La sociedad española quedó conmocionada. El Gobierno, torpe y aturdido, responsabilizó inicialmente del atentado a ETA. Era lo que todo el mundo —incluido Zapatero— pensaba. ¿Por qué? Porque pocos días antes se había neutralizado una furgoneta de ETA cargada de explosivos. Porque sólo ETA tenía estructura suficiente para organizar un atentado tan complejo. Sobre todo, porque ningún servicio de información del Estado había captado la menor pista que apuntara a otra cosa. Sin embargo, a las pocas horas aparecieron numerosos indicios que parecían indicar una autoría islamista. El PSOE se apresuró a explotar la oportunidad… contra el Gobierno. «Los españoles se merecen un Gobierno que no les mienta», fue la consigna. Las manifestaciones populares de repulsa por el atentado terminaron «reorientándose» a protestas contra el Partido Popular, culpándole implícitamente de las muertes. Las elecciones se celebraron el 14 de marzo bajo el terrible impacto de la tragedia. El PSOE obtuvo 164 diputados por 148 del PP. Zapatero ganó.
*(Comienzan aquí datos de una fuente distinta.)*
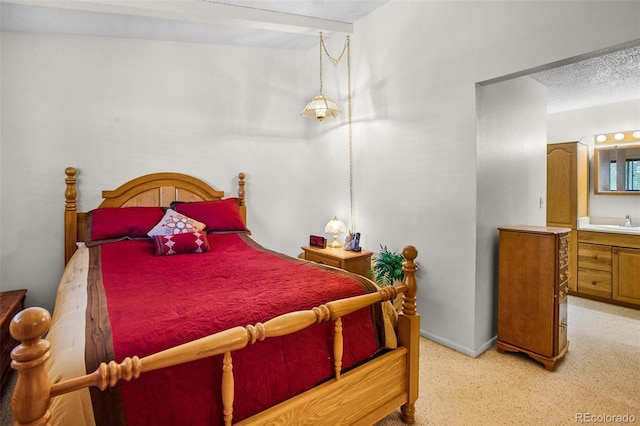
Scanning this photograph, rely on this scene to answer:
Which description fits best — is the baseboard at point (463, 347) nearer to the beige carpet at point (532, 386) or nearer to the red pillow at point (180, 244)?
the beige carpet at point (532, 386)

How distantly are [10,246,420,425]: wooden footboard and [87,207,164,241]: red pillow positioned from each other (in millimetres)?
2048

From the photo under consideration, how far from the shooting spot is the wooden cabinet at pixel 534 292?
2.38 metres

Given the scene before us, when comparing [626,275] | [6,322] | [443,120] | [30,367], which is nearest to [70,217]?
[6,322]

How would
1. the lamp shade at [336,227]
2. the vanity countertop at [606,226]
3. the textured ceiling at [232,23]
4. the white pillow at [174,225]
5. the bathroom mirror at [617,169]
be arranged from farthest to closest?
the bathroom mirror at [617,169] → the vanity countertop at [606,226] → the lamp shade at [336,227] → the white pillow at [174,225] → the textured ceiling at [232,23]

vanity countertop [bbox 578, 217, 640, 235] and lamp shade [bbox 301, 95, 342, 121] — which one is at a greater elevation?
lamp shade [bbox 301, 95, 342, 121]

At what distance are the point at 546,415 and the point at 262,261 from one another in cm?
185

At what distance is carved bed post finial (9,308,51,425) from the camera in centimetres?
83

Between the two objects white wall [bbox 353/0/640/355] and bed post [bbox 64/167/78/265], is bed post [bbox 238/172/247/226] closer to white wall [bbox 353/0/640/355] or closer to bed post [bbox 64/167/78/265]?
white wall [bbox 353/0/640/355]

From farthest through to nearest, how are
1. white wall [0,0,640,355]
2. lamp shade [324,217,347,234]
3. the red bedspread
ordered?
lamp shade [324,217,347,234], white wall [0,0,640,355], the red bedspread

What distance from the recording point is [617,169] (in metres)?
4.08

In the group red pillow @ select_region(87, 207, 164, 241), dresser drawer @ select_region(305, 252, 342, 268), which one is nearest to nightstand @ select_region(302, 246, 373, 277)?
dresser drawer @ select_region(305, 252, 342, 268)

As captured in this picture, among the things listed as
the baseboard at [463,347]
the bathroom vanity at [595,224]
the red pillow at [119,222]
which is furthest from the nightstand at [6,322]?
the bathroom vanity at [595,224]

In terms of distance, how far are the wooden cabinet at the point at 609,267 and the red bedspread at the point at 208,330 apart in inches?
131

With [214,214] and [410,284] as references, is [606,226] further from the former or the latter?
[214,214]
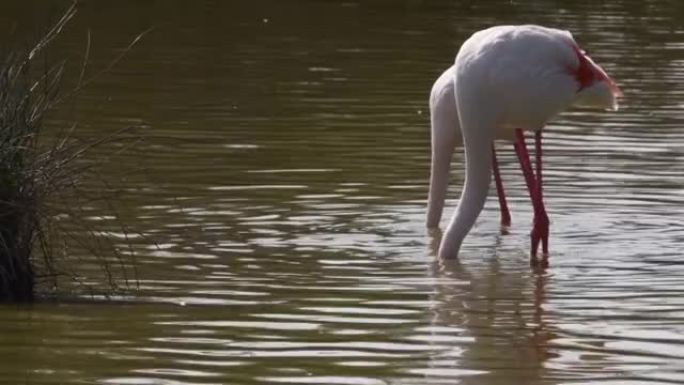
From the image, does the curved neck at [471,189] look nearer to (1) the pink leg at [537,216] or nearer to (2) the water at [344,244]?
(2) the water at [344,244]

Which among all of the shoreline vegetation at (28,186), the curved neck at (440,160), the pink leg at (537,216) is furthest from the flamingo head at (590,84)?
the shoreline vegetation at (28,186)

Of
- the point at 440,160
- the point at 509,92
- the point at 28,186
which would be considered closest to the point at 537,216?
the point at 509,92

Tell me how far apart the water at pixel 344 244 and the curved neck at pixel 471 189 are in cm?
16

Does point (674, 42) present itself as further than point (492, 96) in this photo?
Yes

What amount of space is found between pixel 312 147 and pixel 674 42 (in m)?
9.61

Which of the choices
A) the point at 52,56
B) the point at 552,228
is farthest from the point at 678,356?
the point at 52,56

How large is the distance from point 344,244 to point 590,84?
1.54 metres

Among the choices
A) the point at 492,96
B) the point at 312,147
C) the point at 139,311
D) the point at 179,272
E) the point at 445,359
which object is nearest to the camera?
the point at 445,359

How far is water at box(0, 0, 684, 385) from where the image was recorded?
773cm

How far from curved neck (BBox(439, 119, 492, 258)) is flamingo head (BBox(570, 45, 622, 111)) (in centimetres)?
57

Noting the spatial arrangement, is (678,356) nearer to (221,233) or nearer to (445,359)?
(445,359)

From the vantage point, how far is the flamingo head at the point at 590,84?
1042 cm

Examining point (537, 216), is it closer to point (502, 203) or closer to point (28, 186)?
point (502, 203)

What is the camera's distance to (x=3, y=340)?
795cm
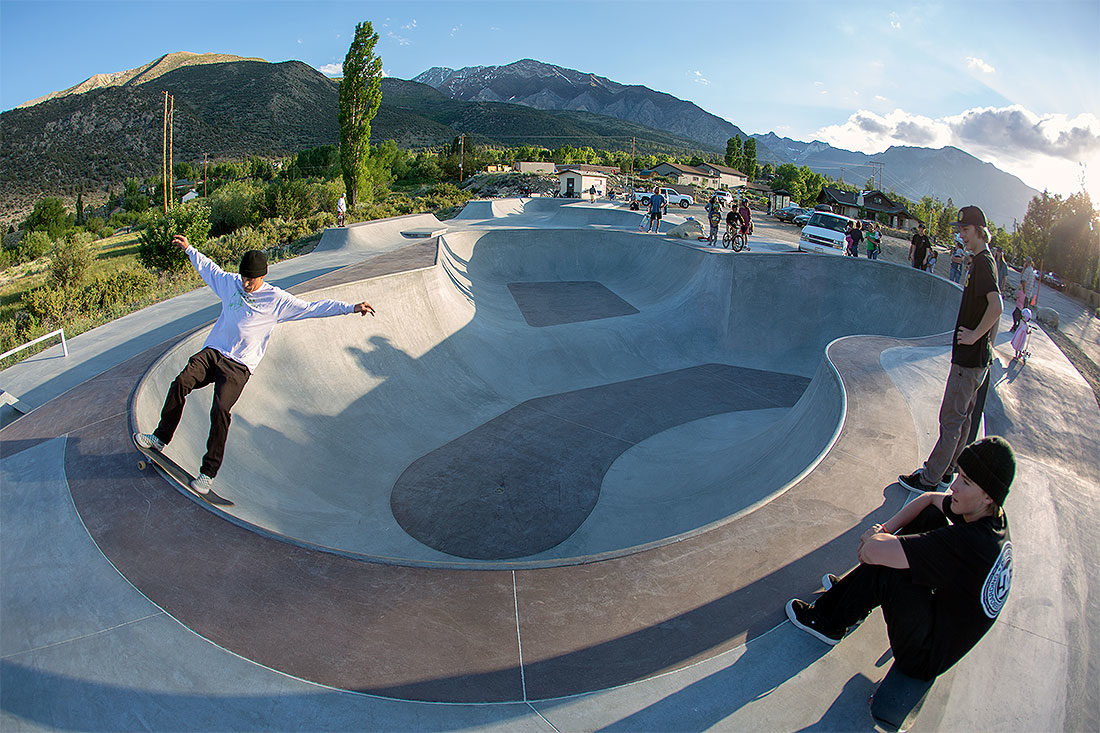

¿Qué pasó realmente el 11M? ¿Quién organizó los atentados? ¿Quién dio la orden? La única seguridad que dejó aquel episodio es que la versión oficial no es cierta o, al menos, que no encierra toda la verdad. La precisión y complejidad de los ataques requería un grado de organización muy elaborado. En su momento se apuntó al grupo islamista Al-Qaeda, pero el propio Tribunal Supremo terminó reconociendo que Al-Qaeda estaba exenta y en su lugar apuntó a un grupo yihadista autónomo. ¿Formado dónde y por quién? No hay respuesta. Los encausados como «autores intelectuales» fueron absueltos de ese cargo. Las mismas dudas aparecen cuando se repasan las conexiones entre los supuestos autores materiales de los atentados, asunto que nos mete en un verdadero laberinto sin solución, porque varios de ellos figuraban como confidentes de la Policía.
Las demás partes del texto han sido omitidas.